**About this task**
Repeat the listing that follows exactly. Pictures are not part of the copy.

**Collected data**
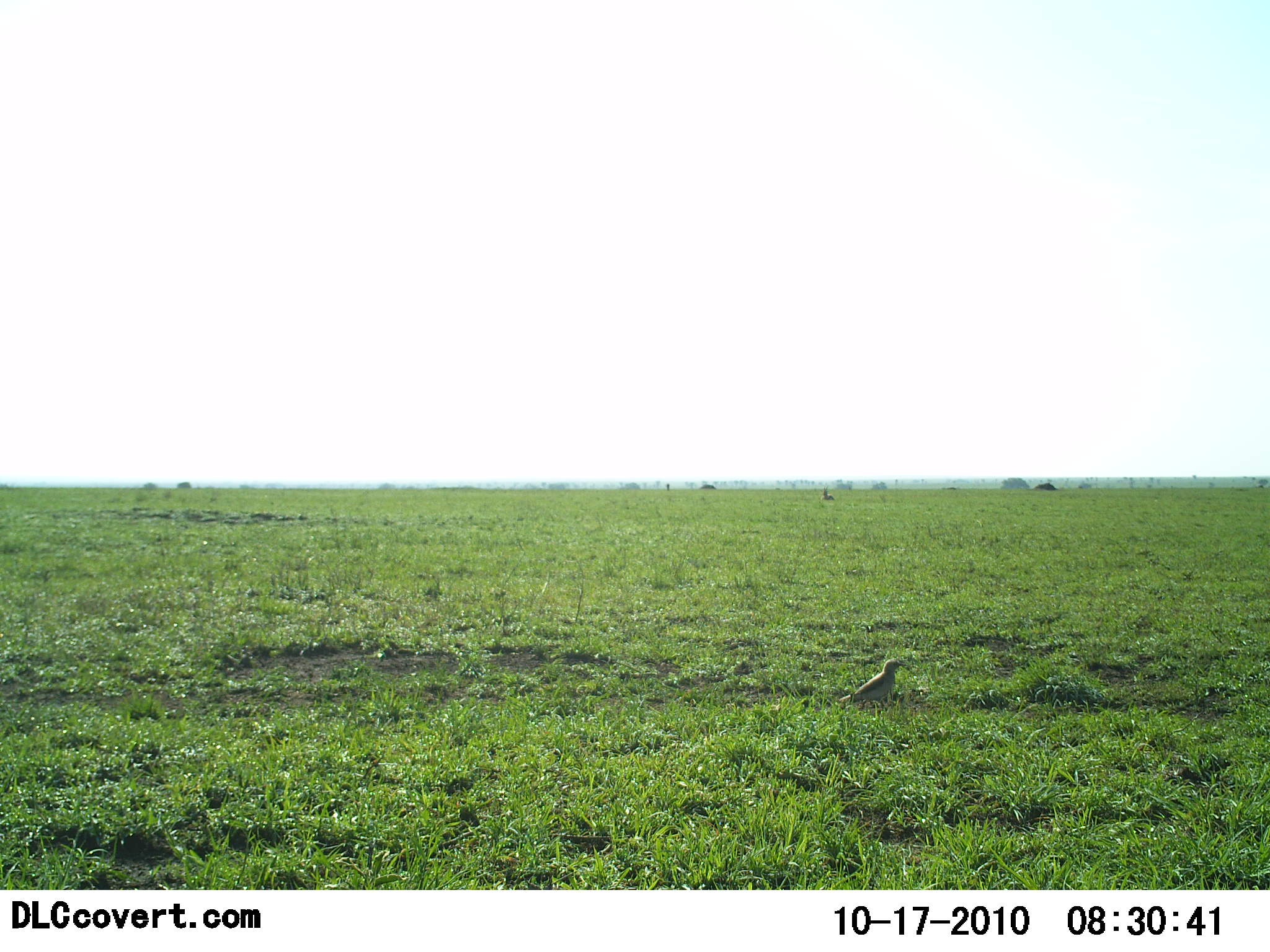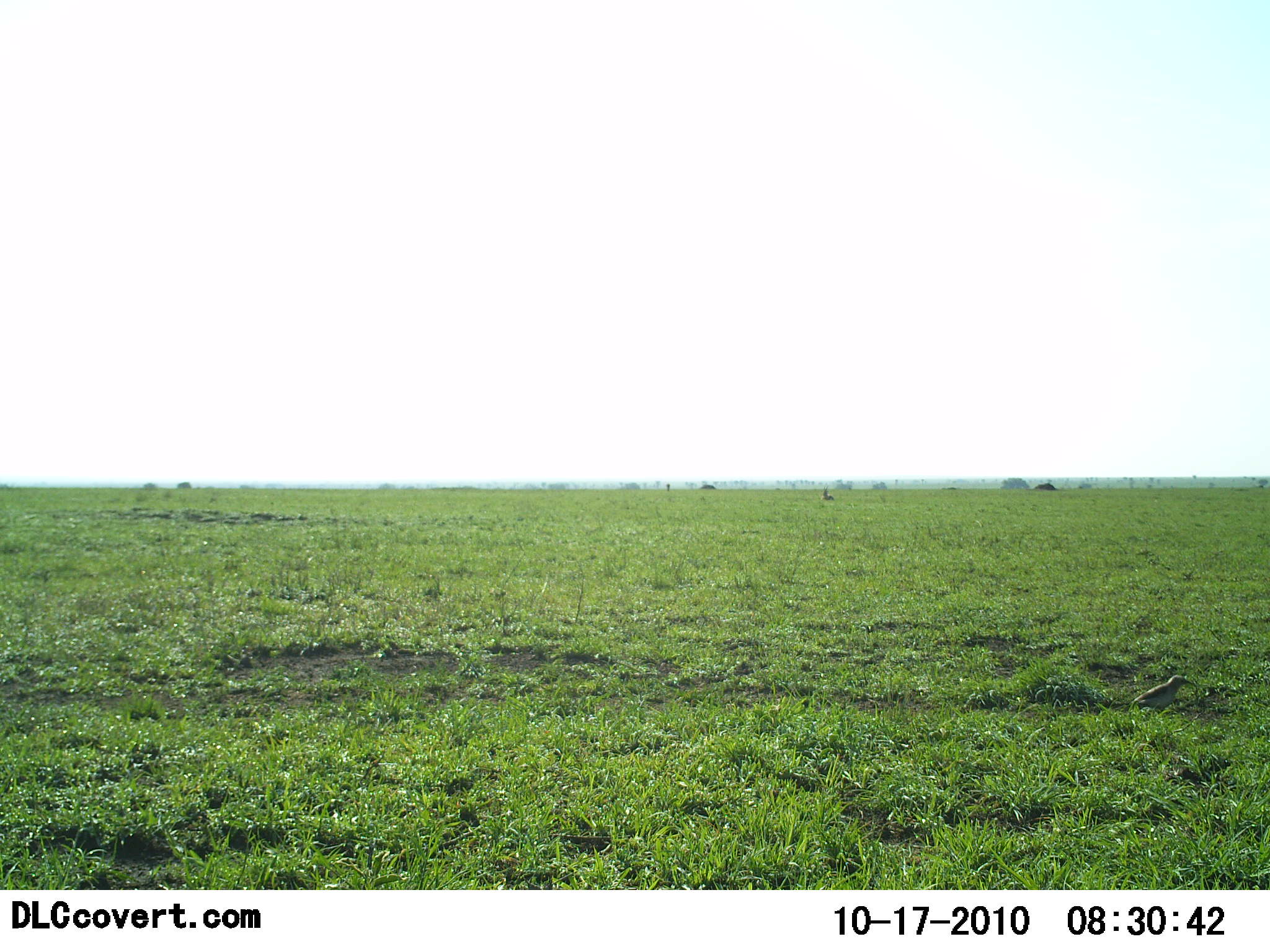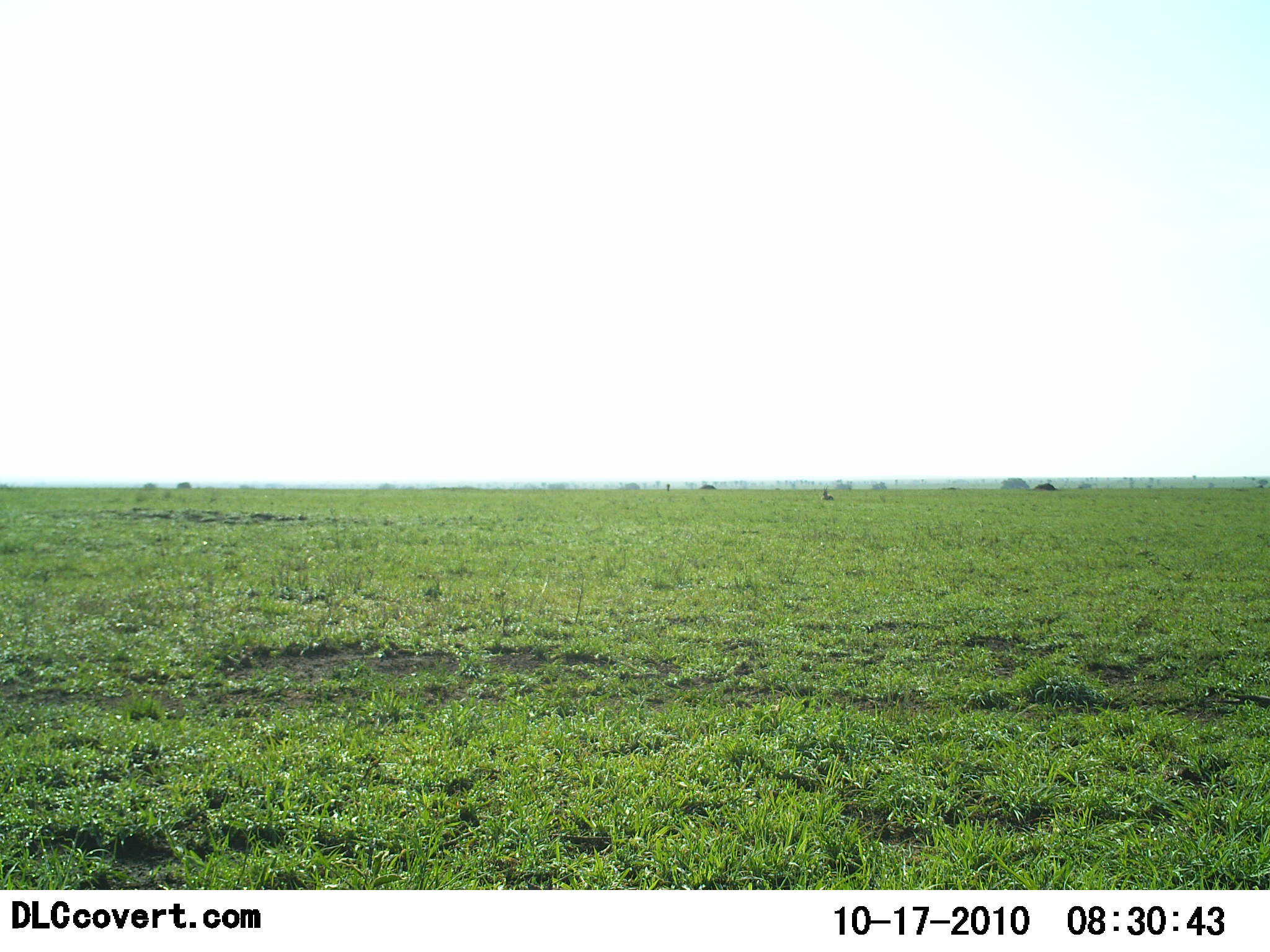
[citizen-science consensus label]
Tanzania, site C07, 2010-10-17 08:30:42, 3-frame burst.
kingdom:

**Task result**
[citizen-science consensus label]
Tanzania, site C07, 2010-10-17 08:30:42, 3-frame burst.
kingdom:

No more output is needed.